Al acceder a la comunidad se abandona el mundo al aceptar los votos de castidad, pobreza y obediencia. Cuando el monje había aprendido a leer y escribir y había memorizado los 150 salmos se le permitía entrar en meditación. Era obligatorio recitar el salterio cada semana de manera cantada. La regla benedictina introdujo una novedad respecto al modo de vida romano al plantear la máxima "ora et labora", rompiendo así con la ociosidad que definía a la sociedad romana cultivada. Para san Benito "la ociosidad es la enemiga del alma (...) Los hermanos han de hallarse ocupados en tiempos determinados con el trabajo manual y dedicados en horas también a la lectura divina". De esta manera se alcanzará el equilibrio. Eran frecuentes entre los monjes las lecturas en común, durante las comidas o incluso en el trabajo. San Benito también estableció las horas diarias de lectura de los habitantes del monasterio: desde Pascua al 11 de noviembre, dos horas de lectura, y en invierno se aumentaba a tres horas. En la siesta estaba permitido leer "con tal que no moleste a nadie" ya que la lectura casi siempre se hacía en voz alta. Los domingos de Cuaresma están dedicados íntegramente a la lectura. Dos ancianos vigilaban durante las horas de lectura a aquellos monjes inclinados a la charla o a la holgazanería, mientras que si alguien continuaba la lectura por la noche se le proporcionaba un lugar iluminado.

La regla benedictina hace referencia a "que el monje le prohíba hablar a su lengua, y que, guardando silencio, aguarde para hablar a que se le interrogue". De esta manera el silencio debía permitir el cultivo del interior, acercándose así a Dios.

La soledad del monje se reafirma en uno de los oficios más característico del monasterio: el escriba.

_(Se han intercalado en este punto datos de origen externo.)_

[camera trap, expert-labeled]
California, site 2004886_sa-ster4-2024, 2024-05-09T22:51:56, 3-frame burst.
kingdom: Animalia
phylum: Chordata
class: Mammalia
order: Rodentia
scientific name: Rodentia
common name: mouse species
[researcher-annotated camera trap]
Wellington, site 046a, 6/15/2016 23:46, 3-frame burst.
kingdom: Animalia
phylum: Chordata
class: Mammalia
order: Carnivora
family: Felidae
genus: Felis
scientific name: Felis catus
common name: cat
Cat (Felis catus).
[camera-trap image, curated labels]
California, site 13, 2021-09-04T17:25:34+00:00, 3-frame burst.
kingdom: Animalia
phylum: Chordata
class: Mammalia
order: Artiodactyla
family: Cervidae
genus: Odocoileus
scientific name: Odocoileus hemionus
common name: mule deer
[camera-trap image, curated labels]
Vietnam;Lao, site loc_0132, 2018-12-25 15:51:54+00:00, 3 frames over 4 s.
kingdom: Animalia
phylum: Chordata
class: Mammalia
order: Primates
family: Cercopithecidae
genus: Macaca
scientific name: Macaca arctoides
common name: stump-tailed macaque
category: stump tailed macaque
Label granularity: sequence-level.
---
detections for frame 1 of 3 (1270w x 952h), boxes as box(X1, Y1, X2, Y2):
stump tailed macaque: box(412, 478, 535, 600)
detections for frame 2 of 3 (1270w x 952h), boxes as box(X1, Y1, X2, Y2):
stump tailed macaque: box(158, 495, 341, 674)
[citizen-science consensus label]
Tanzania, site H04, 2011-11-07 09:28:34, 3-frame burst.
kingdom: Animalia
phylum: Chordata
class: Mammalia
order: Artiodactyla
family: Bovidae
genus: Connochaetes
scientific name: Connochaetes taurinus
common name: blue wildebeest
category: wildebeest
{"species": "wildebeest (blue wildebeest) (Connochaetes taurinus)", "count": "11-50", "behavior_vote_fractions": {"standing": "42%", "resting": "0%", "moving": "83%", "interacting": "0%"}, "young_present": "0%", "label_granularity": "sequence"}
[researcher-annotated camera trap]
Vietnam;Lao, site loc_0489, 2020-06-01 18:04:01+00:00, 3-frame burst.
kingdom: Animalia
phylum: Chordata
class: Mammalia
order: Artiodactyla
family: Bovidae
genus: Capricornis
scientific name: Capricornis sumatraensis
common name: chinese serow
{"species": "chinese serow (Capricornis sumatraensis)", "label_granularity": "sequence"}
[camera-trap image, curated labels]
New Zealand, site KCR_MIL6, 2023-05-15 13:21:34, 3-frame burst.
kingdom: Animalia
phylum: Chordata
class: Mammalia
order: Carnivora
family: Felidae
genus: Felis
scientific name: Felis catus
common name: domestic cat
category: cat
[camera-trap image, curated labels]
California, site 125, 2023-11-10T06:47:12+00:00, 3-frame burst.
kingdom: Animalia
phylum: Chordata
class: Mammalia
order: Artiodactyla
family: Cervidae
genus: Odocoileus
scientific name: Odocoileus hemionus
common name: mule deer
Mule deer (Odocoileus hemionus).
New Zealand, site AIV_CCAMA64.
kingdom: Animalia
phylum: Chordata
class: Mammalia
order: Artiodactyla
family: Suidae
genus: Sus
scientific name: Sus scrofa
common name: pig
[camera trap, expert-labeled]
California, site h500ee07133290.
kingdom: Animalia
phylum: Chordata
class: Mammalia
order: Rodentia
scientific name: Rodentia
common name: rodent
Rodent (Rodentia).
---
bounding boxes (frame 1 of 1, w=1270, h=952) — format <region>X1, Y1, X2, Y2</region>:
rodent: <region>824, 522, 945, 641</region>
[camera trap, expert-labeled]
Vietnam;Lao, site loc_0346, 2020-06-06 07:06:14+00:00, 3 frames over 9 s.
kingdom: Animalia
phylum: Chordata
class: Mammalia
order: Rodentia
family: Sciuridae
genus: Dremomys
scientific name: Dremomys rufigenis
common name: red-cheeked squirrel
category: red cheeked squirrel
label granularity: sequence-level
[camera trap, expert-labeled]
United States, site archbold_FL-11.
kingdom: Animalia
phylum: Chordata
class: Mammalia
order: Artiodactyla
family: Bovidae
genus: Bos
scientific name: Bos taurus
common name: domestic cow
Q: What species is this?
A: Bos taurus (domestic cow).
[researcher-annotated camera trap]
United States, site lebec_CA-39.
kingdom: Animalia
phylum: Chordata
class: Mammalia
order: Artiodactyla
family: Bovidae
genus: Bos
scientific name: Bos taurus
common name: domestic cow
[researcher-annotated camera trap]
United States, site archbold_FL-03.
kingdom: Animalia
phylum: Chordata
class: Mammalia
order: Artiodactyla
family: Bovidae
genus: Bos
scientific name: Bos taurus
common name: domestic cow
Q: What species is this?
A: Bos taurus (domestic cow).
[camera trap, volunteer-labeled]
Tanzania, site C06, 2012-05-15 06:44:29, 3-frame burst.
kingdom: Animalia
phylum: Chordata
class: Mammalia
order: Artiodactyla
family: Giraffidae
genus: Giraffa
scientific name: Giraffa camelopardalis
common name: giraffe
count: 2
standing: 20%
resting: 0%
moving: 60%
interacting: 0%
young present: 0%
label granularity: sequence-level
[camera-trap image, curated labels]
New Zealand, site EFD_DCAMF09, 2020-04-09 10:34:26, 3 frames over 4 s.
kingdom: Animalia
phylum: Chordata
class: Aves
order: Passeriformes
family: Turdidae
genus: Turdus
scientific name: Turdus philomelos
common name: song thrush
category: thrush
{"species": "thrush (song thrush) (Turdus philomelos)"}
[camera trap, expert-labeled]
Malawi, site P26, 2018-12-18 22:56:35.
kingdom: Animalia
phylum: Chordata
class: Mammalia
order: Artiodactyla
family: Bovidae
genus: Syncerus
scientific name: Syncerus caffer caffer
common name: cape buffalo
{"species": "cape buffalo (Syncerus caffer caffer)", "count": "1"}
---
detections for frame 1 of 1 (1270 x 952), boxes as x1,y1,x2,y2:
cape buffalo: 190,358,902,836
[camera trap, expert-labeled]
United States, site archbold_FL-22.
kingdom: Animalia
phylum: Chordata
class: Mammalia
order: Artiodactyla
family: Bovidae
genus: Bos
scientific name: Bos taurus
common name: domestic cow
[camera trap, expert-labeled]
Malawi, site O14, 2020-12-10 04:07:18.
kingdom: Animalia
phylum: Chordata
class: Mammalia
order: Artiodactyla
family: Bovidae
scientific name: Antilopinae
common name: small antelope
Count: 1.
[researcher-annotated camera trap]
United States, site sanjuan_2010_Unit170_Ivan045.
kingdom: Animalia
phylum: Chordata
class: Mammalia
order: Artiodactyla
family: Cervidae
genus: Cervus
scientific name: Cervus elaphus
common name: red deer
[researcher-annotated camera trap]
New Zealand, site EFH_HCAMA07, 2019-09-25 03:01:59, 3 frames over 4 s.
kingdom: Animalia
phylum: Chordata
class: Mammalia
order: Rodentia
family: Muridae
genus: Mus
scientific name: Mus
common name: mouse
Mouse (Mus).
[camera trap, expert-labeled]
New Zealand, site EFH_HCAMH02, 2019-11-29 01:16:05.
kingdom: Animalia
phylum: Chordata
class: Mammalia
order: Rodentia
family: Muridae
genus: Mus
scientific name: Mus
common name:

En los últimos años del Imperio Romano se abandona el papiro para adaptar el codex, libro en pergamino que era escrito por estos monjes escribas. Su trabajo era fatigoso, quejándose algunos del frío que pasan en el "scriptorium" o de cómo se helaba la tinta con la que escribían. El escriba en primer lugar preparaba las líneas y los márgenes gracias a una punta seca para después realizar su labor con una cañita o una pluma de ave, iluminando el libro que se colocaba sobre sus rodillas o sobre una mesa o pupitre. Cuando se reunían varios escribas no podían hablar a fin de mantener la concentración. En la elaboración del libro también trabajaban correctores, pintores, iluminadores y encuadernadores, desempeñando una labor crucial para el mantenimiento de la cultura antigua. La dureza del trabajo la resumen a la perfección las palabras de un iluminador: "oscurece la vista, le encorva a uno, hunde el pecho y el vientre, perjudica a los riñones. (...) Por eso, lector, vuelve con dulzura sus páginas y no pongas los dedos sobre las letras". Una Biblia llevaba un año de trabajo y se necesitaba la piel de un cordero para cada cuatro folios, encareciéndose el libro con la riqueza de los trabajos de su cubierta, frecuentemente adornada con piedras preciosas y esmaltes.